24. - Dawny świat Mei Xing

238 17 12
                                    

(Mei Xing)

Po bardzo długich ponad piętnastu godzinach udało nam się dojechać na miejsce. Wjechaliśmy do małej miejscowości, która nazywa się Koshu. To właśnie tutaj spędzałam dużo czasu z moim dobrym przyjacielem i trenowaliśmy sztuki walki przed wojną. Gdy ona się zaczęła, opuściłam Japonię i wróciłam do Chin. Z tego miejsca mam naprawdę wiele dobrych wspomnień i cieszę się, że po kilku latach udało mi się tu wrócić.

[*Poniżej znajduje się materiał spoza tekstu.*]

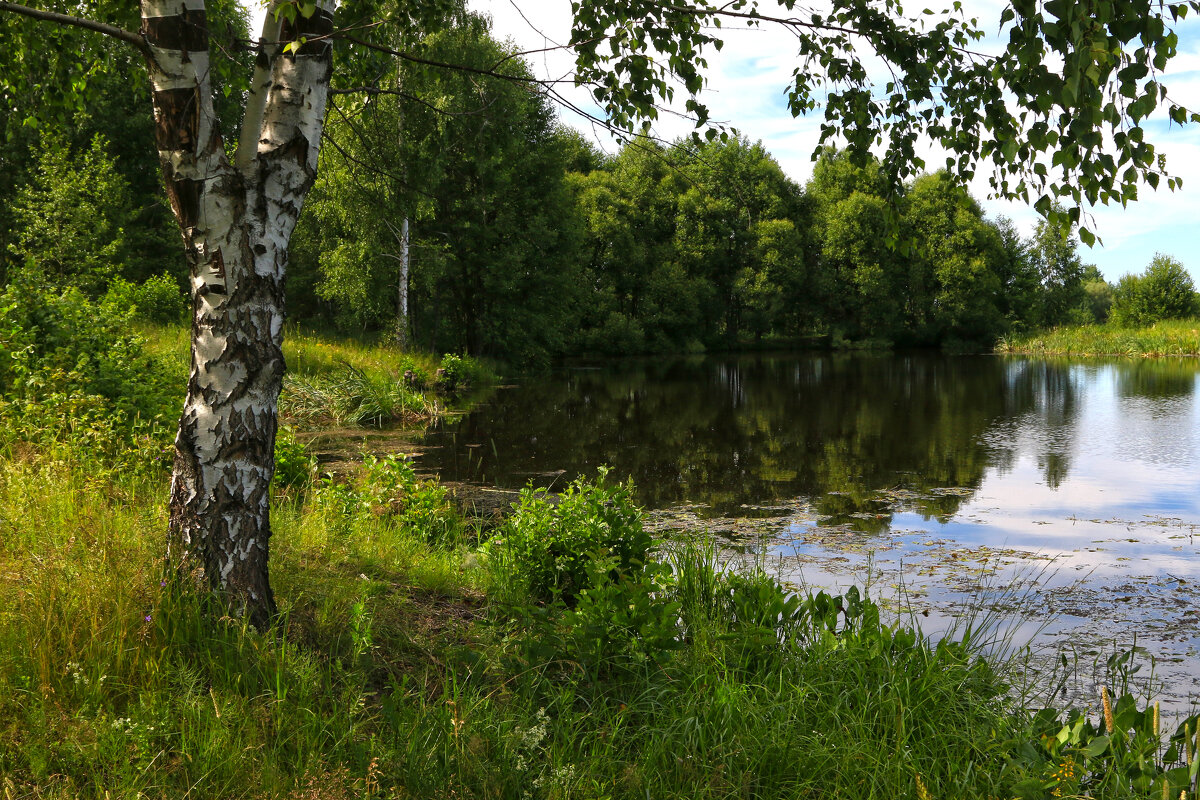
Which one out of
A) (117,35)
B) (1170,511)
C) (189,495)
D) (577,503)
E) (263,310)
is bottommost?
(1170,511)

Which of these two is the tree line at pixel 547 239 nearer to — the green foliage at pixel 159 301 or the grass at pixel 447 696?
the green foliage at pixel 159 301

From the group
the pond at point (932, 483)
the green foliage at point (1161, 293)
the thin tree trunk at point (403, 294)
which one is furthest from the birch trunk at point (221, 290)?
the green foliage at point (1161, 293)

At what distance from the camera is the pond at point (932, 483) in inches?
247

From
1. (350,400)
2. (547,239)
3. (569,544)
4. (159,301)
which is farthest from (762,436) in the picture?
(547,239)

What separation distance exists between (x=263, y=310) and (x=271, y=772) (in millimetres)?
1865

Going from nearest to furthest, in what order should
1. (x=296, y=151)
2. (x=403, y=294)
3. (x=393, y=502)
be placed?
(x=296, y=151) < (x=393, y=502) < (x=403, y=294)

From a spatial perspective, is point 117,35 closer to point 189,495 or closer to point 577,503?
point 189,495

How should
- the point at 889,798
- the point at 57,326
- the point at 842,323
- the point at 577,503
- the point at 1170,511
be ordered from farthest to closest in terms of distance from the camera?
1. the point at 842,323
2. the point at 1170,511
3. the point at 57,326
4. the point at 577,503
5. the point at 889,798

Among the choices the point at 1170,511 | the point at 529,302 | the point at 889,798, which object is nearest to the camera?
the point at 889,798

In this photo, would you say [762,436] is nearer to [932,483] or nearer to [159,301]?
[932,483]

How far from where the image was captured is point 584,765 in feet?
10.1

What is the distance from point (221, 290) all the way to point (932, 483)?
9915 millimetres

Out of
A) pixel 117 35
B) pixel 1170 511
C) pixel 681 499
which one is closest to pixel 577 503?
pixel 117 35

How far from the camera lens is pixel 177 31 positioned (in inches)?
135
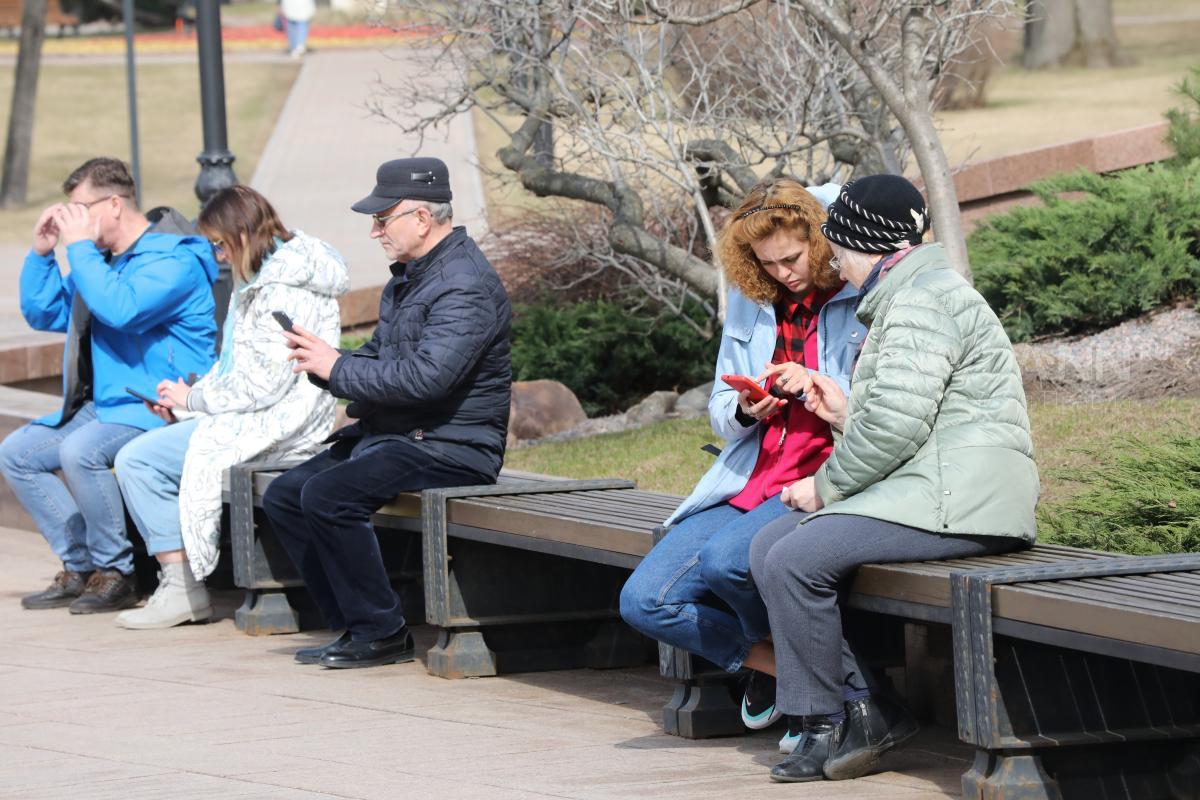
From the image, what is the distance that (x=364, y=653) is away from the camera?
619 cm

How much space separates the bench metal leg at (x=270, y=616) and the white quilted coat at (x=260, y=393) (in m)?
0.23

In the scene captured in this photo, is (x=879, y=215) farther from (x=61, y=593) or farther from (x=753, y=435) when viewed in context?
(x=61, y=593)

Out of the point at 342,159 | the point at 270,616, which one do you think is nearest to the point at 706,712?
the point at 270,616

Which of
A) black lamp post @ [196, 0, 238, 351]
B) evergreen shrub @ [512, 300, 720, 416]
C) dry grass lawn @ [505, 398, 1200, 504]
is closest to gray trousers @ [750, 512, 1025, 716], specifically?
dry grass lawn @ [505, 398, 1200, 504]

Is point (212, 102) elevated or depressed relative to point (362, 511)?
elevated

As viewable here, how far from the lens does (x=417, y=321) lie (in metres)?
6.13

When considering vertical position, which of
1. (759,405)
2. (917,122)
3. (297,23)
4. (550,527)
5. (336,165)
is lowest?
(550,527)

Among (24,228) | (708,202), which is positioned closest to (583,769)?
(708,202)

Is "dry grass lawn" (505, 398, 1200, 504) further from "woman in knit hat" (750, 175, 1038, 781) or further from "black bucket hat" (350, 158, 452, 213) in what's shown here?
"black bucket hat" (350, 158, 452, 213)

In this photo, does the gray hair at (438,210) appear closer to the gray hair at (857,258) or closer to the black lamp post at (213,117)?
the gray hair at (857,258)

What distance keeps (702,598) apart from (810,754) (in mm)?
532

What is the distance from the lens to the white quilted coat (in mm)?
6840

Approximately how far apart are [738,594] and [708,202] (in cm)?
605

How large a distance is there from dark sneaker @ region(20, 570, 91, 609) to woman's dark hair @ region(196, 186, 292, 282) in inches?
62.1
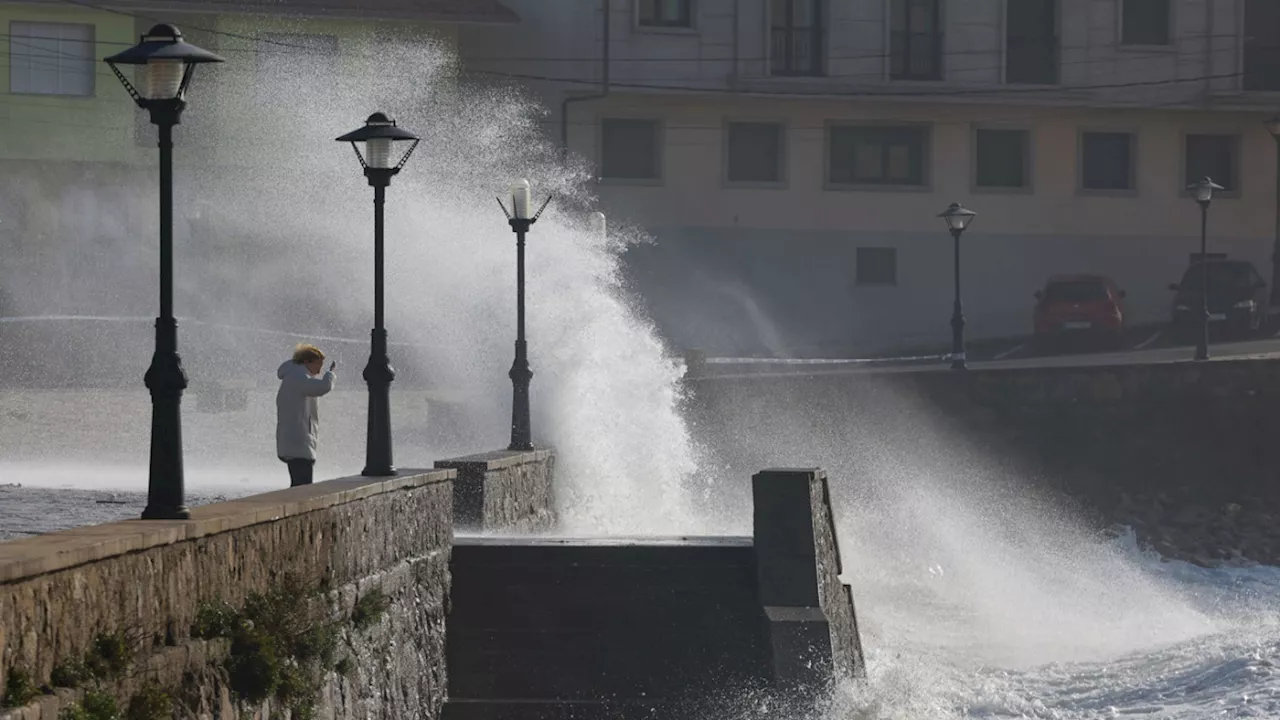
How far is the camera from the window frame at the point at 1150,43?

Dom mojego dawnego przyjaciela jest na samym końcu Koshu. Gdy ostatnio widziałam tamto miejsce, znajdywała się tam również Akademia Sztuk Walki. To jego ojciec był moim mistrzem, tak samo jak mistrzem chłopaka. Oboje trenowaliśmy. Za domem znajduje się wielki teren z łąkami oraz wzniesieniami, oraz jest tam stajnia i wybieg dla koni. Spędzaliśmy tam wiele godzin, trenując na koniach, w terenie bądź w sali treningowej, która również znajduje się za domem.

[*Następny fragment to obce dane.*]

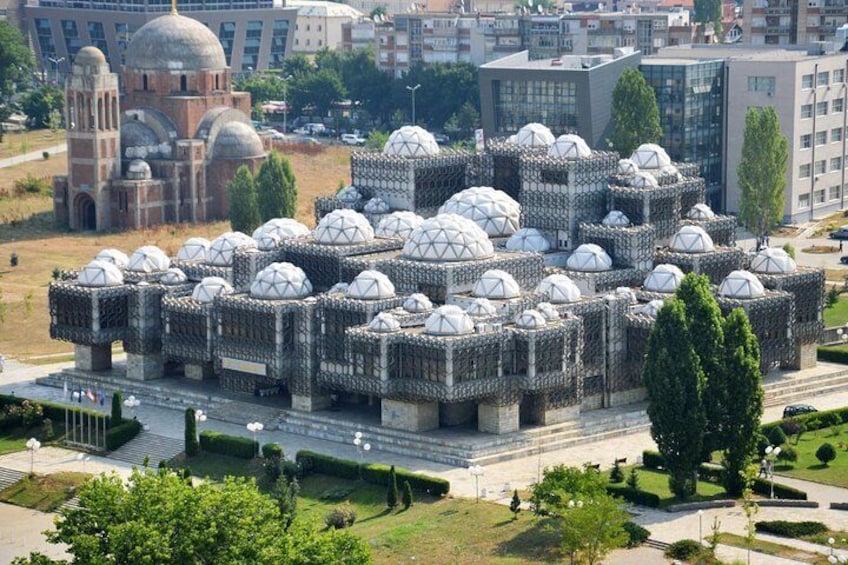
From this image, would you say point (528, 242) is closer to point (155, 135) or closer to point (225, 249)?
point (225, 249)

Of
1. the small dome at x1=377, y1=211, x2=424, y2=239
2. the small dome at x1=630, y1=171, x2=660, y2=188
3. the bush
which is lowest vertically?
the bush

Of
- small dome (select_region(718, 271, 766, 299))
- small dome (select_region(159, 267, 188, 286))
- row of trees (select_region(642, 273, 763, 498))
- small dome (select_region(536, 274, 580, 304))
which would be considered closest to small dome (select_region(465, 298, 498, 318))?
small dome (select_region(536, 274, 580, 304))

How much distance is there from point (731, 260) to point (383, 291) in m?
23.8

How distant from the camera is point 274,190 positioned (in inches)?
6826

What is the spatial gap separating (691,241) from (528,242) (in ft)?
33.1

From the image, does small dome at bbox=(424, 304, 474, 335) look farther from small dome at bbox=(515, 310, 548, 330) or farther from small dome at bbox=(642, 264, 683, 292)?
small dome at bbox=(642, 264, 683, 292)

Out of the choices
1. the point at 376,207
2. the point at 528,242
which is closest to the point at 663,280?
the point at 528,242

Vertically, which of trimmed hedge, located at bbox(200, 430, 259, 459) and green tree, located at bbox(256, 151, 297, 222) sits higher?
green tree, located at bbox(256, 151, 297, 222)

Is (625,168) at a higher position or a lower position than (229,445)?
higher

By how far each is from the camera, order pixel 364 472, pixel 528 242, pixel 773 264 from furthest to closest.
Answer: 1. pixel 528 242
2. pixel 773 264
3. pixel 364 472

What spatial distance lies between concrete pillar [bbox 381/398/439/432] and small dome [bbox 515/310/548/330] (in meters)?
6.42

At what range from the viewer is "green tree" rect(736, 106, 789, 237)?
16475 centimetres

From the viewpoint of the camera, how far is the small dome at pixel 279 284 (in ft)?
414

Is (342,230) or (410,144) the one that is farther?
Answer: (410,144)
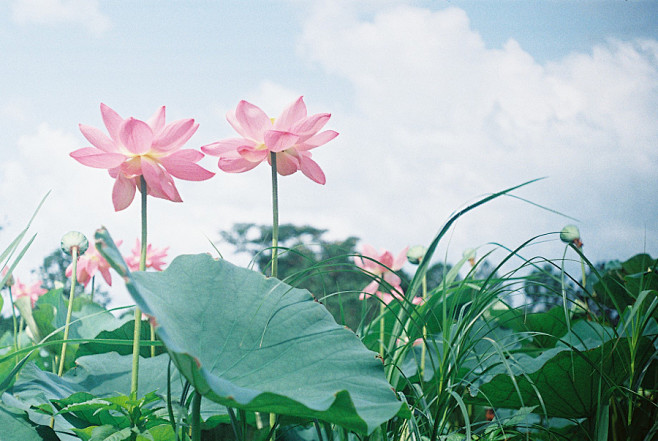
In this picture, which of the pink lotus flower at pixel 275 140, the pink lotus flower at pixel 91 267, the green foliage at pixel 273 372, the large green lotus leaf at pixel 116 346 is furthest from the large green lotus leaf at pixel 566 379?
the pink lotus flower at pixel 91 267

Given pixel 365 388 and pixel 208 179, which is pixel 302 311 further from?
pixel 208 179

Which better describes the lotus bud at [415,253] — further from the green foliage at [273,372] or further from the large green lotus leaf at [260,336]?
the large green lotus leaf at [260,336]

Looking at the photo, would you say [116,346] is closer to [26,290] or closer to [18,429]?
[18,429]

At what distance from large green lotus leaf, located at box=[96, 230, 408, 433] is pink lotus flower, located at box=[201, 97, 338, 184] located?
0.20 m

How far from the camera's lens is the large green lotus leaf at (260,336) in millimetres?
596

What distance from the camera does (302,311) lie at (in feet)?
2.32

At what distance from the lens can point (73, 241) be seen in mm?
1137

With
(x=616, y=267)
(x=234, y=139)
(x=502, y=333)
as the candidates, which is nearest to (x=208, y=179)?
(x=234, y=139)

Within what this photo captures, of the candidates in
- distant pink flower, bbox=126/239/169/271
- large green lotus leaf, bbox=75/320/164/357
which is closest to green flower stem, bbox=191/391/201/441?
large green lotus leaf, bbox=75/320/164/357

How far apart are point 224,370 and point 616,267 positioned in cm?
205

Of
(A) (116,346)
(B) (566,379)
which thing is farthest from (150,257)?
(B) (566,379)

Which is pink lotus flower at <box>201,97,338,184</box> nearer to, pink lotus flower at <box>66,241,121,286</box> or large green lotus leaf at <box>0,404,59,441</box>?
large green lotus leaf at <box>0,404,59,441</box>

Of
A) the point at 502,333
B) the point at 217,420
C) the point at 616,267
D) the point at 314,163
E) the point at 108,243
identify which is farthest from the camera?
the point at 616,267

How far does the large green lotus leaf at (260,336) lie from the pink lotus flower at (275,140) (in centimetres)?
20
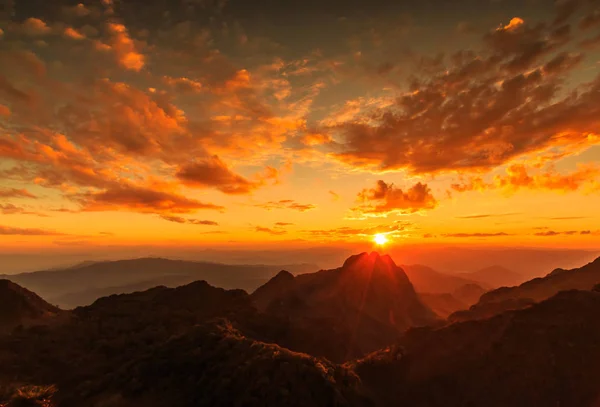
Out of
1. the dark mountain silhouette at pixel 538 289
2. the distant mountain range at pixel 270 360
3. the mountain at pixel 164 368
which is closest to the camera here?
the mountain at pixel 164 368

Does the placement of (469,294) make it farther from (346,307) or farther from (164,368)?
(164,368)

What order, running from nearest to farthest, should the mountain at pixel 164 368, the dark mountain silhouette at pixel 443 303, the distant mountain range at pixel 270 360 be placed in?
the mountain at pixel 164 368 < the distant mountain range at pixel 270 360 < the dark mountain silhouette at pixel 443 303

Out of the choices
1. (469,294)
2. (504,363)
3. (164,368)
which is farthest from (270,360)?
(469,294)

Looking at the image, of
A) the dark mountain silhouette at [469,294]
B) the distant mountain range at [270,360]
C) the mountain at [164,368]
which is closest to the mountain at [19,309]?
the distant mountain range at [270,360]

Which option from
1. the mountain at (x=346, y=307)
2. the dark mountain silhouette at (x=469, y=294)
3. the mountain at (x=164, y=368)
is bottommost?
the dark mountain silhouette at (x=469, y=294)

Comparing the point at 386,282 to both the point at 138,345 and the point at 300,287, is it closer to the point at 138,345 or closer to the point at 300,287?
the point at 300,287

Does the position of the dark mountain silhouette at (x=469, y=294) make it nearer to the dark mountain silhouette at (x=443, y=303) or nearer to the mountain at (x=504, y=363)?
the dark mountain silhouette at (x=443, y=303)

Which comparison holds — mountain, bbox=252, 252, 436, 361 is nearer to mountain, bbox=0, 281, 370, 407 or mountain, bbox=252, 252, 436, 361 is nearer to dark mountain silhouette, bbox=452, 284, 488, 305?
mountain, bbox=0, 281, 370, 407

- To jest ten dom? - usłyszałam lekko zdziwiony głos Bena z radia, gdy nagle na lekkim wzniesieniu pojawił się już znajomy dla mnie dom. Mimo tego że jest noc, można było go dokładnie zobaczyć dzięki podświetleniom. Od razu na mojej twarzy po jego ujrzeniu, pojawił się uśmiech. Cały budynek jest w tradycyjnym stylu japońskim. Dach był czarny, a elewacja brązowa z czerwonymi oraz złotymi elementami.

- Tak - odpowiedziałam mu krótko.

Gdy dojechaliśmy na odpowiednią odległość, wysiedliśmy z alt-modów, lecz Transformery pozostały w ich oryginalnych formach. Stanęłam przed drewnianą bramką i każdy do mnie podszedł. Wszyscy założyliśmy swoje peleryny, ale nie zarzucaliśmy już kapturów.

- Na pewno możemy mu ufać? - spytała się mnie Angelica.

- Tak. Na pewno - odpowiedziałam jej od razu.

- Czyli mimo że jest noc, i tak wejdziemy tam jakby nigdy nic? - dopytywała się Lynn, zakładając rękę na rękę.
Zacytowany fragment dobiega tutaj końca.